This section is from the book "The Cook Book By "Oscar" Of The Waldorf", by Oscar Tschirky. Also see: How to Cook Everything.
Take out the bone from a shoulder of mutton (see boning), letting the stump remain for a handle. Lard it with strips of fat bacon and sprinkle chopped herbs, salt and pepper over it. Roll it up and sew together with a trussing needle. Place a few slices of bacon at the bottom of a braising pan, put in the shoulder of mutton, add the shoulder bone and a small quantity each of carrots, onions, thyme and laurel leaves, two heads of celery and a little stock. Cover with slices of bacon and then with paper, place over a slow fire and simmer gently until done. Place on a dish, remove the string, and serve with a garnish of glazed onions.
Bone a shoulder of mutton, and rub it well with a mixture of two ounces of sugar, one teaspoonful each of ground mace and pepper, and one saltspoonful of powdered cloves. Continue to do this for a week, letting it remain in the pickle; then roll it up, tie it round with a string, place in a stewpan with some good beef broth and cook slowly until done. Lay it on a dish, add a little piquant sauce to the broth, and serve.
Put a boned shoulder of mutton into a saucepan with a little broth, parsley, cloves, bay leaf, a small clove of garlic, a few carrots, turnips and onions, and salt and pepper to taste, and stew gently until thoroughly cooked. Remove, drain well, place it on a baking dish, pour over a little thick gravy, sprinkle with breadcrumbs.
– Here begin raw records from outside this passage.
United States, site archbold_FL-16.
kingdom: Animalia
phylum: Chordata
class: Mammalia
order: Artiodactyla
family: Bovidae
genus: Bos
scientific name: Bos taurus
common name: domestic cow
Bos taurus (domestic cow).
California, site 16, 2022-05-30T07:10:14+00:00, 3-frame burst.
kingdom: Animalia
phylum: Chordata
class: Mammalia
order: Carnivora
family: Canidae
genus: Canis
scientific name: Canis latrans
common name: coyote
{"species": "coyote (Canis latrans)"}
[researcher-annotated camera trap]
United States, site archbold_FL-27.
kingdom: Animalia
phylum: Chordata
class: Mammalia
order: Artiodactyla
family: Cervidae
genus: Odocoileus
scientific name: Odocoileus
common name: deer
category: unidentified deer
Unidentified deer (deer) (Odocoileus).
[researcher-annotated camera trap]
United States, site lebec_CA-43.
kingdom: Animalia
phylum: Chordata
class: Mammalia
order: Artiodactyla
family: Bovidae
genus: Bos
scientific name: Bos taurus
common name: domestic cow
Mix the yolks of three eggs in a basin with a little oiled butter, spread it over the mutton, and cover again with breadcrumbs. Place it in a hot oven to brown, basting frequently with hot butter. Remove to a dish and serve with a little of the gravy strained and reduced.
Cut the meat off a leg of mutton in thick slices, rub each slice over with salt, pepper and grated nutmeg on both sides. Season some breadcrumbs with thyme, savory, cloves, mace, salt and pepper, and bind them with beaten yolks of eggs, then divide and mould the mixture into small balls; butter the edges of a pie-dish, line them with paste, and put in the slices of mutton, together with the balls, four chopped shallots, a little powdered sweet herbs, and two or three anchovies. Moisten with one-half pint each of claret and water, and put on top one-half pound of butter, broken in small pieces. Cover with puff paste, and trim around the edges, moistening and pressing them together. Bake in a hot oven, and serve while hot.